4 Ways To Stop The Critic

Box up your negativity – literally. This is great exercise especially if you are deeply impacted by your own negative thoughts. In the grand scheme of our life, each problem holds only a small place overall. Seeing it as small minimizes its power over you. Get an empty box or buy a fancy box if you would like. The box needs to be small. Whenever you are plagued by a negative thought about yourself for the way you handled a problem or because you made a mistake, write it down on a piece of paper. Put it away in that small box. See your issue diminishing in size. Why not have a special, extra small box for the office so you can immediately deal with the “work critic”.

Treasure all the good in you. Now get a big box (can be a shoe box that you decorate nicely if you wish) to keep all your achievements, strength, wonderful experiences in one beautiful place. Write them all down and put it into your treasure trove. When you feel negativity bubbling up in you, just look at all the goodness your big box contains!

Accept your imperfections. Oh, yes, you are not perfect. Nobody is. You might procrastinate or forget about your yoga class. You might not be able to do a headstand. Or you might lack effective communication skills. First there is something you can do about these things. Act proactive and find ways how you can improve those imperfections! The baseline is that all the less than perfect parts are still a part of you – the good, the bad, the ugly and the peculiar. Love who you are and then move on to making changes in your life.

Talk to somebody you trust. Explain the situation that makes you feel so bad. Allow a friend or co-worker to console you, counsel you and challenge that negative thought pattern that is condemning you. Depending on the situation, you might think about getting a personal or success coach help you. Many companies offer coaching support to their employees.

Many times stepping away from a situation that triggers your inner critic is the smartest choice.

Why not take advantage of a corporate yoga class to create that distance between you and the mean voice inside? At St. Louis Corporate Yoga we would love to support you so just give us a call at 314-630-1677 to see how a corporate wellness program will benefit your company.

Live and Love Your Imperfect Life

wisdom-92901_640We have a fascination with perfection. Instead of finding nirvana, most people find disappointment, anxiety, judgment and a face in the mirror that is not truly their own.

Let the vision of the perfect life go! What you need is courage, compassion and connection to create a fulfilled life. How can you experience these valuable traits in your life? Just follow our tips below.

Let go. Letting go is very different from giving up. What you need to let go of is the expectations of others for your life. Set goals for your life and challenge yourself. The most important is that you follow your own dreams and goals. Don’t use someone else’s measuring stick to chart your path.

Love everyone, you included. Would you rather play the shaming and blaming game, jump on the bandwagon and try to fit in than getting attention paid to our flaws and shortcomings? Too many people will compromise their values and beliefs to fit in and not be ridiculed by others. Don’t settle for this!
Invest in yourself by taking the time to accept who you really are. Then and only then can you find places and people to whom you “belong” as an authentic “you” and not a cardboard cutout.

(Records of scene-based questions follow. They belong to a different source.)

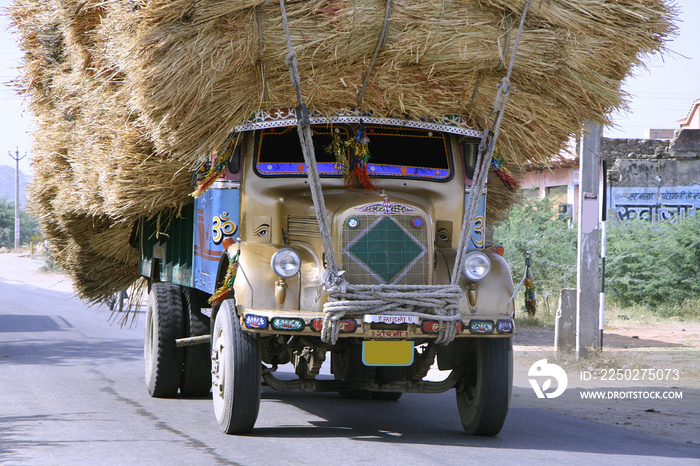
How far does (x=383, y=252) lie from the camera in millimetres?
5926

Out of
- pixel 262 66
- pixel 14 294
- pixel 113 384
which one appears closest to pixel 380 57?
pixel 262 66

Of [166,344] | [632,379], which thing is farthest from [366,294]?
[632,379]

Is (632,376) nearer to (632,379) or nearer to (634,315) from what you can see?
(632,379)

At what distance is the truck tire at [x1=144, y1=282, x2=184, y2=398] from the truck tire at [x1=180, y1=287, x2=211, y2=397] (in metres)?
0.08

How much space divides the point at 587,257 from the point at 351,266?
594cm

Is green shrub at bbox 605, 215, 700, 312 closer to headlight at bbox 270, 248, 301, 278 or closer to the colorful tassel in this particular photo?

Perfection? Just a pipe dream. We all have our own vision of what’s important in life. Concentrate on your vision! Find ways to live your life living up to the highest vision of yourself. Find out how to be the best person that you can become in the time you have on this planet.

Transform yourself. Everyone evolves over time. The person you were yesterday is not the person you will be ten years from now and that is how it should be. What it shouldn’t be is you chasing an unrealistic expectation based on society or friends who would rather you reflect them instead of who you are. If you desire changes in your attitude, your body, your career or your family life, do so from a position of acceptance and love of the current state of things and not to impress someone else.

Trust yourself. Who knows you better than you? Take a step in a direction. If it doesn’t work, then change course. Have faith in the process that is your life. Take the time to get to know your likes, dislikes, dreams, hopes, pet peeves and the rest. All of your other relationships stem from the one you have with you. It is hard to truly give to another person if you don’t first have these things within yourself.

When you take the courage to be free and present yourself as you are, unconsciously, you give others the permission to be themselves as well. And that’s a win-win for everyone.